Unified models capable of interleaved generation have emerged as a promising paradigm, with the community increasingly converging on autoregressive modeling for text and flow matching for image generation. To advance this direction, we propose a unified reinforcement learning framework tailored for interleaved generation. We validate our approach on its fundamental unit: a single round of reasoning-driven image generation, where the model first expands the user prompt through reasoning, followed by image synthesis. Formulating this multimodal generation process as a Markov Decision Process with sparse terminal rewards, we introduce UniGRPO to jointly optimize text and image generation policies using GRPO. Adopting a minimalist methodology to avoid over-design, we leverage established training recipes for both modalities by seamlessly integrating standard GRPO for reasoning and FlowGRPO for visual synthesis.
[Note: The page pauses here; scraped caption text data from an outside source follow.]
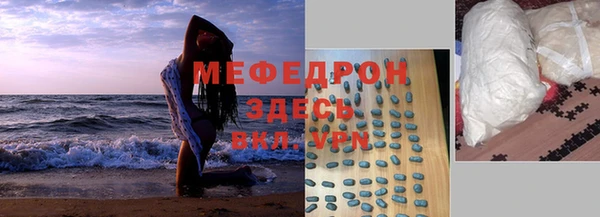 не бодяженный Алексеевка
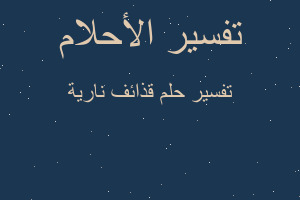 تفسير قذائف نارية في المنام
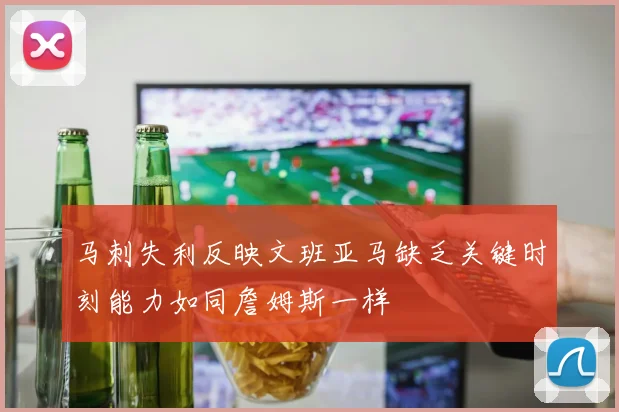 马刺失利反映文班亚马缺乏关键时刻能力如同詹姆斯一样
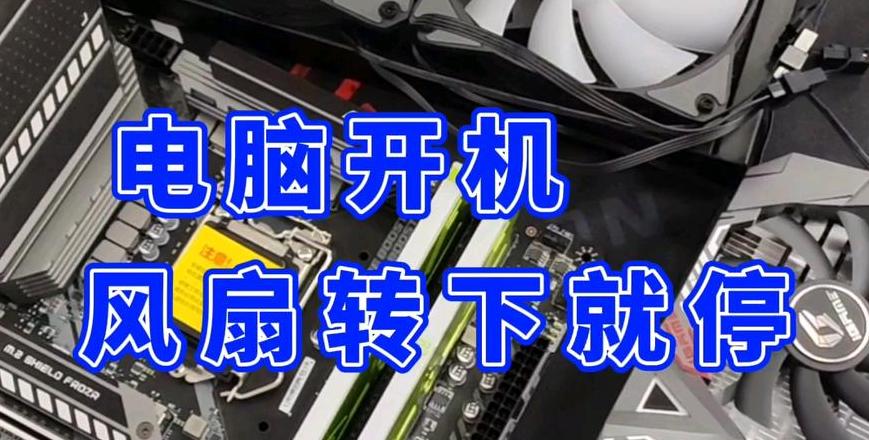 电脑CPU风扇时转时停故障排查指南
To ensure scalability to multi-round interleaved generation, we introduce two critical modifications to the original FlowGRPO: (1) eliminating classifier-free guidance to maintain linear, unbranched rollouts, which is essential for scaling to complex scenarios involving multi-turn interactions and multi-condition generation (e.g., editing); and (2) replacing the standard latent KL penalty with an MSE penalty directly on the velocity fields, providing a more robust and direct regularization signal to mitigate reward hacking effectively. Our experiments demonstrate that this unified training recipe significantly enhances image generation quality through reasoning, providing a robust and scalable baseline for the future post-training of fully interleaved models.

Figures (8)

• Figure 1: Overview of UniGRPO. By formulating interleaved generation as a joint MDP, this illustration demonstrates how UniGRPO jointly optimizes discrete language actions ($y_k$) in the LLM's next-token prediction, and continuous visual actions ($x_{t_k-\Delta t}$) in flow matching. Both policies are updated using group-relative advantages derived from sparse terminal rewards.
• Figure 2: T2I qualitative comparison.
• Figure 3: Training and Validation reward curves of UniGRPO on the Finetuned Bagel base model at a resolution of 1024. The x-axis represents the gradient update steps.
• Figure 4: Ablation Study on CFG. Removing CFG during training yields comparable or superior performance, showing that CFG is unnecessary for RL-based training. Note that CFG is applied at evaluation for all settings. Furthermore, these results are not directly comparable to the curves in Figure \ref{['fig:unigrpo_curve']}, as this ablation uses the original Bagel as the base model at a resolution of 512.
• Figure 5: Ablation Study on Regularization Strategies. From left to right: training reward, validation reward, and images generated under three different regularization strategies. Without regularization, the validation reward drops after an initial increase, leading to unnatural, oversaturated textures in the generated images. For KL divergence on the latents, the significant drop in training reward indicates that a sufficiently large KL coefficient has been used, yet grid-like artifacts still emerge as early as step 250, prompting us to terminate this run early. In contrast, directly applying MSE regularization on the velocity field ensures stable training dynamics and produces high-fidelity images with realistic textures.